## Task A:
Copy, word for word, the part of the collection entries that opens with the line containing "How far does" and closes with the line containing "1.53 meters".

======== Passage

Noah vs Jesus
It seems that there is a popularity gap amongst children in New Zealand for the most well known Bible figure... it's Noah versus Jesus.
A recent survey commissioned by the Bible Society showed that more children knew about Noah than they did about Jesus. More children had heard of the Ark with Noah and the animals, than had heard of Jesus and the story of his birth (let alone his death).
But wait!....Doesn't Jesus have several holidays to tell people about him? What holidays are there for Noah? Why do children know more about Noah when there is Christmas in the mix?
I suspect that a lot of that is to do with marketing and toys. It also has to do with the family background of the children. We have a multi-cultural society, and an increasing number of immigrants (and New Zealand-born too) do not subscribe to Christianity or have Christian teachings in their background.
Children may not grow up with stories about Jesus, particularly if they do not have a Christian household. Non-Christian households, however, may have stories of Noah, but not of Jesus. This is borne out by the recent study that showed that children in families that have a Christian heritage are more likely than those without a Christian background to know about Jesus.
Makes sense, doesn't it. Why would you talk about Jesus to your children in the first place if you don't know about Jesus (at least a bit) yourself?

================
======== Supplied material

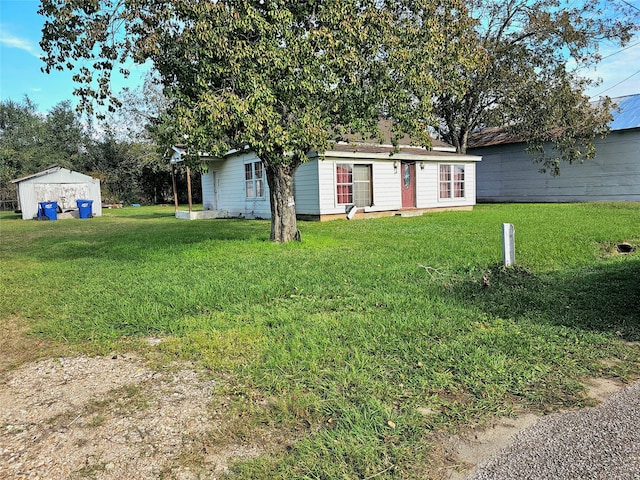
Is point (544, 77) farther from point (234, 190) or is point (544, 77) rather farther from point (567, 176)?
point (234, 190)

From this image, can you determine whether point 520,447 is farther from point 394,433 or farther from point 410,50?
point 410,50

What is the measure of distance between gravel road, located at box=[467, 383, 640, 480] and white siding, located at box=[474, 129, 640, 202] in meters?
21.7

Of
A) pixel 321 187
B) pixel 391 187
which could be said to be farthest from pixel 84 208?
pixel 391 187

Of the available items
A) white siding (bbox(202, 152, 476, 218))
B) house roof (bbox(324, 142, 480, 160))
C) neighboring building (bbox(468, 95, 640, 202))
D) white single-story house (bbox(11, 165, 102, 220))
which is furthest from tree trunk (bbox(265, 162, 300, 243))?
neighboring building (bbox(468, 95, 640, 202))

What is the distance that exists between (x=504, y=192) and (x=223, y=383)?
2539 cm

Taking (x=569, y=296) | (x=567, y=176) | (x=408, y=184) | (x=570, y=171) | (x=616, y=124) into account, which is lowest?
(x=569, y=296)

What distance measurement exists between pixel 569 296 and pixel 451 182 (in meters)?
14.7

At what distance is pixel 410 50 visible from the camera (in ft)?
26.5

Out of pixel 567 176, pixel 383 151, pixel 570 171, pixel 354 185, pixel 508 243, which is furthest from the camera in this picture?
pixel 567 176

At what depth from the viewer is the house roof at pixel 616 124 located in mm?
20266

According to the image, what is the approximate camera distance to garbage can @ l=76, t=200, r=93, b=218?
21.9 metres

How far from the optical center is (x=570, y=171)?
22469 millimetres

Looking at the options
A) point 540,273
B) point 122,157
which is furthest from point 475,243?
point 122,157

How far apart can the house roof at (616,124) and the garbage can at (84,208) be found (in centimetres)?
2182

================
======== Supplied material

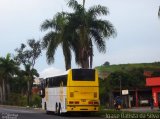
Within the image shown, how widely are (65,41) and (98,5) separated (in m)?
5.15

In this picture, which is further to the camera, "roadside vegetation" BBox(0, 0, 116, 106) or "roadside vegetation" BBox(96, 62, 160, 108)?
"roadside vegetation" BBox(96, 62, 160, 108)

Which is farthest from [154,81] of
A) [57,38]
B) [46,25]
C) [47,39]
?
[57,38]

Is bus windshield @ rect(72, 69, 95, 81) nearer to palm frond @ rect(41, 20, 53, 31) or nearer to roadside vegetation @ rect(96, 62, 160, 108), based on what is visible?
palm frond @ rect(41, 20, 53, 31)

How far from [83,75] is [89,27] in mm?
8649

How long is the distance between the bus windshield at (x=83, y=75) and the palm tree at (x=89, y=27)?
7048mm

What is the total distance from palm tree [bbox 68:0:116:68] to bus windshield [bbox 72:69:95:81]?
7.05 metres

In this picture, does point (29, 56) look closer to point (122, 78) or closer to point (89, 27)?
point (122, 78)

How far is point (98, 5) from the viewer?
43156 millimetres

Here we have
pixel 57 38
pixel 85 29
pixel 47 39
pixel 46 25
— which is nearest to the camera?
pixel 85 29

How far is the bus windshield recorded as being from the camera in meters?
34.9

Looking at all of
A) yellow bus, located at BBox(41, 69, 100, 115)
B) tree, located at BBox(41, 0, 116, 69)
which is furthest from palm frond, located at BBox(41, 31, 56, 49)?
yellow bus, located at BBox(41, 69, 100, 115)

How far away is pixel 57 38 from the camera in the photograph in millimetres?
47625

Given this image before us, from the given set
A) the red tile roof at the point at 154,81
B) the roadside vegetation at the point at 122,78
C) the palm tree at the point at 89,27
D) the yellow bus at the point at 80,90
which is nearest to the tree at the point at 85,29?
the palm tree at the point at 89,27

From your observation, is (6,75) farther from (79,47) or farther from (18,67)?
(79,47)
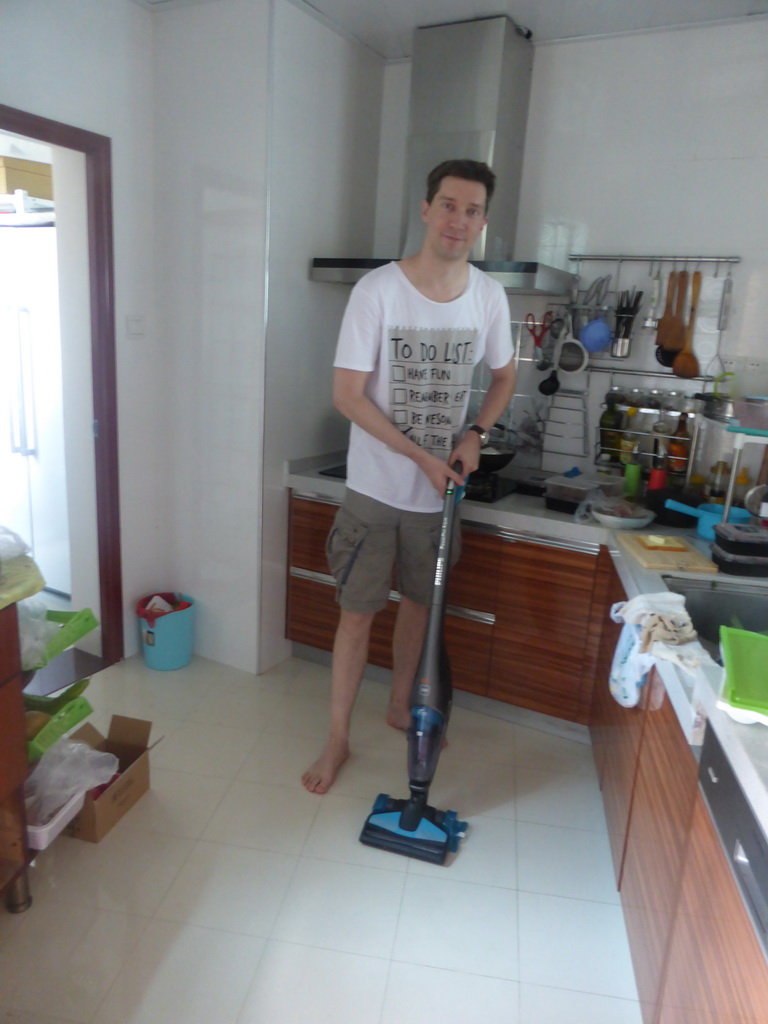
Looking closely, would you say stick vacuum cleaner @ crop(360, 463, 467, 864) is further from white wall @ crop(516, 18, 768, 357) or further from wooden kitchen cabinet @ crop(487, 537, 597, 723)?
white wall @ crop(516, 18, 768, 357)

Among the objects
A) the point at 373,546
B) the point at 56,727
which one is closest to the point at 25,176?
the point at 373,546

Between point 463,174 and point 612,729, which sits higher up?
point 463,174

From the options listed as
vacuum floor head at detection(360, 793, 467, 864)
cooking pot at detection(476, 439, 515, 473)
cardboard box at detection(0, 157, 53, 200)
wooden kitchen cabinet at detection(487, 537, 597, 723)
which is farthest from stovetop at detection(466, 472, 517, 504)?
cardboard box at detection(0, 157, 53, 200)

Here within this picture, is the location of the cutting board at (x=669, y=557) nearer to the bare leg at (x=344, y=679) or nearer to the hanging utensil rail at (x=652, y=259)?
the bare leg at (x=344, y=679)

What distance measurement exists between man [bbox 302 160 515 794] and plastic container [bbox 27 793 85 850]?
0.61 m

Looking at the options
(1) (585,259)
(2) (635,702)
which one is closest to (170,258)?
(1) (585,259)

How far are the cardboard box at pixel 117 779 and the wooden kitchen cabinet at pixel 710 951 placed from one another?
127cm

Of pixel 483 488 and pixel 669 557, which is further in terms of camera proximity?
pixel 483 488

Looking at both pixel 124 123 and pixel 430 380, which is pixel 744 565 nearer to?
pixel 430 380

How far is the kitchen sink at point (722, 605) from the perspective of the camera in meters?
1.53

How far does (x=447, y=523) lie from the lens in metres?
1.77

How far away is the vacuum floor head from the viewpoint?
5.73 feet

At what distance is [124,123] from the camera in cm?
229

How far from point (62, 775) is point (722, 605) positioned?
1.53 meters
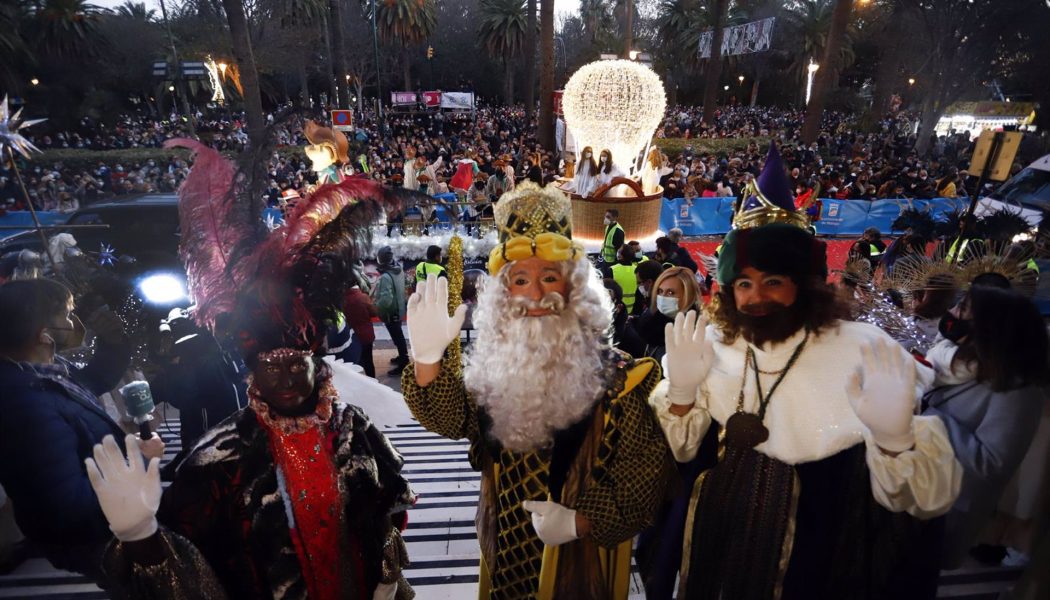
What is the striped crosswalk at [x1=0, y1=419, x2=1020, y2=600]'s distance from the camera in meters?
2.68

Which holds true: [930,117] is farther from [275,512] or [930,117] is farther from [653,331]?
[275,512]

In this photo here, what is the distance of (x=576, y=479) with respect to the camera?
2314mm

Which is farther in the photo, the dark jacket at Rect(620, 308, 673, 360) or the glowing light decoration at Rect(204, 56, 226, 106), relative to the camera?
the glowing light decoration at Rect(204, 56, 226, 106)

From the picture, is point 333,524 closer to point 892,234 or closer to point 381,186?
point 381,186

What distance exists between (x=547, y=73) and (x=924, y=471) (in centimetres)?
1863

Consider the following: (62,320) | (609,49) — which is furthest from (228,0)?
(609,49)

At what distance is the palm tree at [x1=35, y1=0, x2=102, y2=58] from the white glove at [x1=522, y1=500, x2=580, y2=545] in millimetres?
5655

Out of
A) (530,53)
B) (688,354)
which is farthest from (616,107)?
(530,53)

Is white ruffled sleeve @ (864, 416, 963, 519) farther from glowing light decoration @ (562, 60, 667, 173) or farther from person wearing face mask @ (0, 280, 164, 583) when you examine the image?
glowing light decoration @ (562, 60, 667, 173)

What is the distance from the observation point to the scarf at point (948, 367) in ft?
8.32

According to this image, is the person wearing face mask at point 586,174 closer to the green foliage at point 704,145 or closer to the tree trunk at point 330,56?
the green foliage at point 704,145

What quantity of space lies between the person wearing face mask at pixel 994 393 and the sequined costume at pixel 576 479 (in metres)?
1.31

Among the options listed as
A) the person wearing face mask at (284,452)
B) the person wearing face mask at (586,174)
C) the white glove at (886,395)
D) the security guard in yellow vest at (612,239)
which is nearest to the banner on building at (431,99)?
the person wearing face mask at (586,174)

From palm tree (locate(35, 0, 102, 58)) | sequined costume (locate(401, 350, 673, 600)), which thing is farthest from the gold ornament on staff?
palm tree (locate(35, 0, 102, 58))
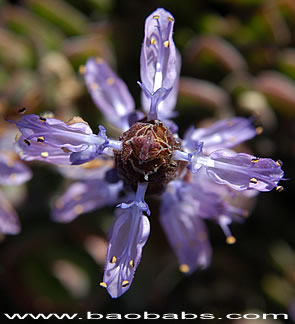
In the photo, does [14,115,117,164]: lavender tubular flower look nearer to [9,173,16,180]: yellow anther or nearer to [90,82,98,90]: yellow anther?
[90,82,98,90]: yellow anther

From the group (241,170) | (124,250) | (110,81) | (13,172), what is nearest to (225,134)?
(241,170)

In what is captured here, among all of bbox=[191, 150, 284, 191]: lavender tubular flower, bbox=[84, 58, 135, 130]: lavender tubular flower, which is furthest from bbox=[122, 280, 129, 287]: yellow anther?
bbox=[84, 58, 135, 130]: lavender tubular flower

================
======== Supplied material

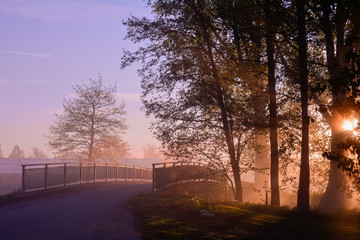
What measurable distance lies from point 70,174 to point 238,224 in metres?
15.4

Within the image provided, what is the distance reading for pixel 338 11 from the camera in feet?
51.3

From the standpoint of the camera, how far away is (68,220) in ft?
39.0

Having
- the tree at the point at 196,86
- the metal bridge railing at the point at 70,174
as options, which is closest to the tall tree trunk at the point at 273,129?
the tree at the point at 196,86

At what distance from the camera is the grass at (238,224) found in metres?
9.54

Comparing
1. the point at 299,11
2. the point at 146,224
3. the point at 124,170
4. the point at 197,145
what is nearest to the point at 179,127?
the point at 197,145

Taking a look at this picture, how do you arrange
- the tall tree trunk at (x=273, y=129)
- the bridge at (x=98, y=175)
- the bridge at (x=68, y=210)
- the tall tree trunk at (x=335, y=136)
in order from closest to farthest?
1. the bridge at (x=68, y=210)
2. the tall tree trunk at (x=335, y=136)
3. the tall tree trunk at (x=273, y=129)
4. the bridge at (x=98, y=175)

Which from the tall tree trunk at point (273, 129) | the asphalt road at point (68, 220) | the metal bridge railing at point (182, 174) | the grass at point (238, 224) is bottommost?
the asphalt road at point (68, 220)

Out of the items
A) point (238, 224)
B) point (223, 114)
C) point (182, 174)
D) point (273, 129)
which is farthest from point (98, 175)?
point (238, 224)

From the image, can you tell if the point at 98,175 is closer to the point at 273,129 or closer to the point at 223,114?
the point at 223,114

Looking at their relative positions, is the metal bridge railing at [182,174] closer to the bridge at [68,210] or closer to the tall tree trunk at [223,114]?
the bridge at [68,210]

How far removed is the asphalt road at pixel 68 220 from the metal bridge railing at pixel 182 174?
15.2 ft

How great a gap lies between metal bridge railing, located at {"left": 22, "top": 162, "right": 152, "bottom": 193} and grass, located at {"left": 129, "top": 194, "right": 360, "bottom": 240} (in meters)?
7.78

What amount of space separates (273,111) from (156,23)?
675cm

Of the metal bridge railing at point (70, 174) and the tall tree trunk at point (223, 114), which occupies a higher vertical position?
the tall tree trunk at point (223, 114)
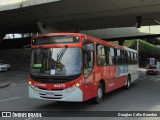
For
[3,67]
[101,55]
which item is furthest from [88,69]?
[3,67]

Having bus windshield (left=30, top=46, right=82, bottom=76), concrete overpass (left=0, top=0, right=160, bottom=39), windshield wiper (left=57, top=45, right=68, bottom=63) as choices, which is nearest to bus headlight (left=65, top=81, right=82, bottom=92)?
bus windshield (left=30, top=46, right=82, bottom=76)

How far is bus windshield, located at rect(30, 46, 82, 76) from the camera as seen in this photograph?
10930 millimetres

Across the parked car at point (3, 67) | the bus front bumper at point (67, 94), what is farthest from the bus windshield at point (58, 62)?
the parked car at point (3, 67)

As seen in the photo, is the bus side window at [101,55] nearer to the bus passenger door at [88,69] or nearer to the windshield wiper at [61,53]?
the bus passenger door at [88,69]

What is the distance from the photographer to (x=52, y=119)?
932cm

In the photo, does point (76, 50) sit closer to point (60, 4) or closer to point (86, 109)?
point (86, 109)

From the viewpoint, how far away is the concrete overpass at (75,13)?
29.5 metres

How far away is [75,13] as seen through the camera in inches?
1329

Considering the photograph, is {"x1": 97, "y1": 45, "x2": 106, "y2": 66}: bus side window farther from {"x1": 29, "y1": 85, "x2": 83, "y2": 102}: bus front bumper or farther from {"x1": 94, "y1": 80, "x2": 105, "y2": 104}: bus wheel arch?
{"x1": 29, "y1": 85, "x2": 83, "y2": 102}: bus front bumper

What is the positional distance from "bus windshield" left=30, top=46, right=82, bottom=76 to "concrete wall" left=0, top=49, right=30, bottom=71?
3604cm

================

## Task B:
For each statement, say whether it agrees with the Noah versus Jesus passage, answering yes or no and quoting the deciding words: (i) The survey was commissioned by the Bible Society. (ii) More children had heard of Jesus than of Noah. (iii) The writer suspects that marketing and toys play a part.

## Expected answer A:
How far does (x=447, y=523) lie from the lens in metres?
1.77

How far away is the vacuum floor head from the viewpoint?
5.73 feet

At what distance is [124,123] from the camera in cm?
229

How far from point (62, 775) is point (722, 605) positioned?
1.53 meters

## Expected answer B:
(i) Yes: "A recent survey commissioned by the Bible Society"
(ii) No: "more children knew about Noah than they did about Jesus"
(iii) Yes: "I suspect that a lot of that is to do with marketing and toys."